Bank of England boss notices that AI job losses might be bad - "Lack of work sets us free"
Bank of England boss notices that AI job
losses might be bad
Lack of work sets us free
·
Chris Merriman 20 August 2018
THE BANK OF ENGLAND'S chief economist has noticed that AI might lead to
some job losses and decided to mention it.
Andy
Haldane warned that the Fourth Industrial Revolution (or Industrie 4.0)
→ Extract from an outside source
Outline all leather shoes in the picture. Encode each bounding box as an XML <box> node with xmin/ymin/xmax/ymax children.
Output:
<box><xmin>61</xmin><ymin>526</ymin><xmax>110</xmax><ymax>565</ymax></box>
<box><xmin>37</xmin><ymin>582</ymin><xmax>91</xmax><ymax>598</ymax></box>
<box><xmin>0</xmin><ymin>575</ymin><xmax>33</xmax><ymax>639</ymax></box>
could be a bigger deal than the other three and will require a huge investment
in skills to avoid a "mass technological unemployment".
The fear,
which was addressed as the main plot point of drama Channel 4's Humans,
could lead to social tension, a bigger class gap and many families reduced to
poverty, with the slashing of benefits making for a problem far worse than in
previous ‘revolutions'. Just like in the show.
"This
is the dark side of technological revolutions and that dark-side has always
been there," he told BBC Radio 4's Today programme.
"That
hollowing out is going to be potentially on a much greater scale in the future,
when we have machines both thinking and doing - replacing both the cognitive
and the technical skills of humans."
The news
is less so much about this being a possibility because we've known for some
time that it is, but rather that more and more senior figures are speaking out
about it publicly.
Tabitha
Goldstaub, chair of the Artificial Intelligence Council, which the government
formed to look at just this issue voiced similar concerns, warning of the need
to find new jobs in the future to replace those lost to machines.
"What
are the new jobs that will be created whether those are in building new technology,
maintaining the new technology or collaborating with the new technology?"
she asked, adding that we can take some comfort in the fact that the jobs that
will be lost are likely to be the rubbish ones anyway,
those which are dangerous, boring and mundane.
"There
could be some element of liberation from some of these jobs and a move towards
a brighter world," she adds.
A 2017 survey found
a quarter of UK workers feared losing their jobs to machines.